In later life Morgan became a popular and respected baseball announcer, providing insight astride Jon Miller’s play-by-play for years of ESPN’s Sunday Night Baseball. He also became a member of the Hall of Fame’s board of directors. He was friendly and open, talking to anyone with a brain and discouraging people from calling him anything more formal than Joe, especially fellow former players.

His aplomb could be disarming, such as when he and Miller were at the mikes when the Loma Prieta earthquake rudely interrupted the 1989 World Series. “Well, I grew up in the Bay Area,” he said dryly, “so I’ve been in earthquakes before.” He wasn’t exactly bragging about it.

He was engagingly candid and realistic about his on-air presence and style. “I don’t see myself as a Larry King or somebody,” he once said. “When you do interviews, sometimes it turns to interrogations.

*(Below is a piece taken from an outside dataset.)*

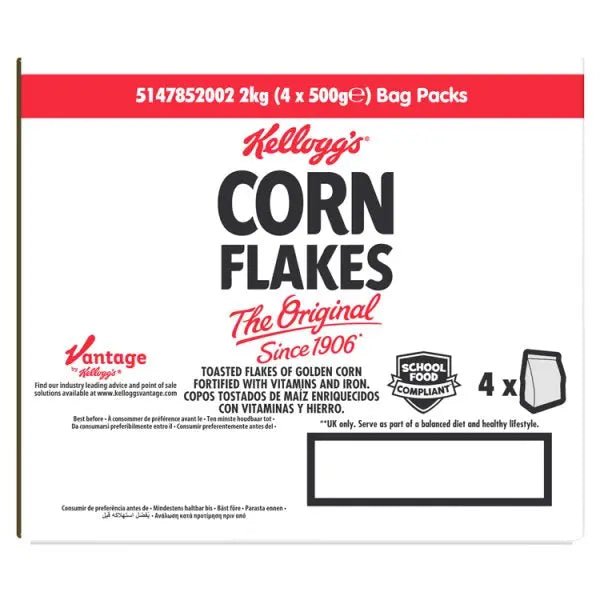 Kellogg's Corn Flakes Cereal Bag Pack 4 x 500g (2kg) - Honesty Sales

I’m more of a conversationalist, not throwing hardball questions.”

Yet even he could never entirely avoid the mistreatment to which black people remain subject. He was once detained roughly in 1988, at Los Angeles International Airport, by undercover police assuming him a drug courier.

“Over the next hours, the nightmare deepened, and it was all because I was just another black man,” he wrote in his memoir. “No longer a celebrity, as anonymous as any other black man, I was exposed to whatever fury was going to be meted out.” He proved his identity at police headquarters and was also exposed to a $796,000 settlement in his favour by the Los Angeles City Council.

Morgan’s most wounding flaw as an analyst was his war against sabermetric analysis. This engaging man, with one of the finest minds his sport has ever known, dismissed the very idea of deep analysis of his sport, of which statistics are the very life blood, in the kind of shrillery and incoherence you’d sooner expect of an office seeker rejecting what was plain to see in front of him as an illusion, if not fake news.

Even when sabermetrics rated Morgan the greatest second baseman ever to play the game, ahead of Hall of Famer Rogers Hornsby. To Morgan, Hornsby’s .358 lifetime batting average reigned supreme. Hornsby’s lackings as an all-around second baseman, and his compiling outrageous batting stats in a heavily hitter-friendly, all-daytime, non-integrated game, didn’t even register.

This was the same man whose gracious Hall of Fame acceptance speech included, “I take my vote as a salute to the little guy, the one who doesn’t hit 500 home runs. I was one of the guys that did all they could to win. I’m proud of my stats, but I don’t think I ever got on for [those].”

So let us remember Morgan the strong-willed little big man, flapping his left arm in the batter’s box before ripping a screaming line drive or a high-lining home run, turning basepaths into guerrilla warfare turf like his hero Jackie Robinson, making second base a place for the death of an enemy rally, the field lieutenant absolutely sure he’ll clear out the thickets for himself and his troops to neutralise all opposing weapons.

Let’s also remember Morgan the family man, raising two daughters who became college athletes, divorced when he and his first wife drifted apart but remarrying happily and having twin daughters with his second wife. Morgan makes the sixth Hall of Famer we’ve lost to the Elysian Fields this surrealistic season, but their loss can only be deeper.